4

I'm reading that C# stores unicode characters in char (aka System.Char) variables, which have fixed length of 16bits. However, 16 bits are not enough to store all Unicode characters! How, in this case, do C#'s char variables support Unicode?

  • 1
    https://en.wikipedia.org/wiki/UTF-16 – SLaks Apr 19 '18 at 14:48
  • Char can support any unicode in the range of `U+0000 to U+FFFF` – maccettura Apr 19 '18 at 14:48
  • It only supports character ranges from 0x0000 to 0xFFFF (which is 65,536 characters). If you want it to display different code pages, you need to set the [code page](https://msdn.microsoft.com/en-us/library/system.text.encoding.codepage(v=vs.110).aspx). – Ron Beyer Apr 19 '18 at 14:48
  • 4
    Possible duplicate of [Using unicode characters bigger than 2 bytes with .Net](https://stackoverflow.com/questions/16816528/using-unicode-characters-bigger-than-2-bytes-with-net) – maccettura Apr 19 '18 at 14:49
  • With UTF-16. It is like UTF-8 based on 16-bit Unicode. – i486 Apr 19 '18 at 14:58
  • Perfectly valid question. Read [this answer](https://stackoverflow.com/a/16819696/3150802) which explains the issue. The bottom line is that char had better been 32 bit (and string accordingly a sequence of 32 bit values), but "that train has left the station", as we say in German. – Peter - Reinstate Monica Apr 19 '18 at 15:11
  • Read the appropriate reference or read more closely, [System.Char](https://learn.microsoft.com/en-us/dotnet/api/system.char?view=netframework-4.7.1#remarks). What's UTF-16? is still a valid question, though.
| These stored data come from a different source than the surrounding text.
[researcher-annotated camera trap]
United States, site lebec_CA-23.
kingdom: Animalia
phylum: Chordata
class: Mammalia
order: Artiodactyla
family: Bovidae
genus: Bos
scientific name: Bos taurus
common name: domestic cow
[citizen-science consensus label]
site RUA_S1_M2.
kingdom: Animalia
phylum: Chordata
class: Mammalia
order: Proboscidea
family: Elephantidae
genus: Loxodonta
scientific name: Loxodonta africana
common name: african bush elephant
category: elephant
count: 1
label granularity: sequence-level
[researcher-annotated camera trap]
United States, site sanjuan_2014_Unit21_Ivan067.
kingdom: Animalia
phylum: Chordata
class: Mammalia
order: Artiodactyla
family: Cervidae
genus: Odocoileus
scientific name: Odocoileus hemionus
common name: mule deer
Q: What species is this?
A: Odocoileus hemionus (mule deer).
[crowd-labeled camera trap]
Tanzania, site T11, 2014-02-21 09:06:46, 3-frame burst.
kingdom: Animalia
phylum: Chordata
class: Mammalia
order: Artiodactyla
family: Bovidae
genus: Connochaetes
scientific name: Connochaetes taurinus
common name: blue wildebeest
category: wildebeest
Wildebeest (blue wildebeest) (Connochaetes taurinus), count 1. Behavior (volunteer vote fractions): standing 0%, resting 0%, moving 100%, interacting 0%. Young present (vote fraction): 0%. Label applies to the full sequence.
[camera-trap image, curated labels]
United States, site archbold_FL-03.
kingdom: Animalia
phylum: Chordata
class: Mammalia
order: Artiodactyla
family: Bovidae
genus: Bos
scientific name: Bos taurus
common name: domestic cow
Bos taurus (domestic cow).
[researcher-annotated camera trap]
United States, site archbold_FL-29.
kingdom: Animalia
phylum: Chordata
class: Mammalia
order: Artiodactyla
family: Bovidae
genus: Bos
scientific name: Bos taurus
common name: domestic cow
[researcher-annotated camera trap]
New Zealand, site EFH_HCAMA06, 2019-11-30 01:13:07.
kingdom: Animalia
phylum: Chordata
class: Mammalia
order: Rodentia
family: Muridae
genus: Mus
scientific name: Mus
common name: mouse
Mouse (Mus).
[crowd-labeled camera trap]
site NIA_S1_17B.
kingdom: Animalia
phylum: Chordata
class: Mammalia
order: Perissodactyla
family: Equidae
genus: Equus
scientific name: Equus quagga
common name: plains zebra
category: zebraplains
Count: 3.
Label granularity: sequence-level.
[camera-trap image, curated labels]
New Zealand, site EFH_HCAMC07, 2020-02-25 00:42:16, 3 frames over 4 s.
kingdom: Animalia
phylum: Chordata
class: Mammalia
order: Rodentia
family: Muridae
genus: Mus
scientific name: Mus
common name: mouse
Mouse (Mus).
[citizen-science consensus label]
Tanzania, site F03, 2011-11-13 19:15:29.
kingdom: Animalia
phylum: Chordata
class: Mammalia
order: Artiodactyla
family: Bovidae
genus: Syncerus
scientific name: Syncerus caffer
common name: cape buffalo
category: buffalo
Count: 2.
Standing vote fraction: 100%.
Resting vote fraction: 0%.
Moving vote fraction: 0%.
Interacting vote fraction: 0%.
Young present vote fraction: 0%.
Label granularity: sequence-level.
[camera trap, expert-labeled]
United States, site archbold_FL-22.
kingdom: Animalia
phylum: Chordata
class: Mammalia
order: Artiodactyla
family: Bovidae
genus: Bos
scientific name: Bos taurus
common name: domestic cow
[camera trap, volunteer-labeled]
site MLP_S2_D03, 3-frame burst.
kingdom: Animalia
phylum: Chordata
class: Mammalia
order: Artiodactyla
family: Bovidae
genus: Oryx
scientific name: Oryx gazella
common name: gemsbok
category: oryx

Keep reading that reference and it explains, or go to the source [Unicode.org FAQ](https://www.unicode.org/faq/utf_bom.html#utf16-1). – Tom Blodget Apr 22 '18 at 15:35
  • Possible duplicate of [C# and UTF-16 characters](https://stackoverflow.com/questions/697055/c-sharp-and-utf-16-characters) – Tom Blodget Apr 22 '18 at 16:06

1 Answers1

6

In short: Surrogates

This is a good question. Unicode is more complicated, than most people think, because it introduces multiple new concepts (character set, code point, encoding, code unit), but i will try to give an almost complet answer.

Intro:

Unicode is a character set. A character set is just list of character and code point pairs. A code point is just a number to identify the paired character. UTF-8, UTF-16 and UTF-32 are encodings. Encodings define how the numbers (code points) are represented in binary form (as code units). Code units could be made of one or more bytes. (Actually the original ASCII code units are even just 7-bits long, but that's another story )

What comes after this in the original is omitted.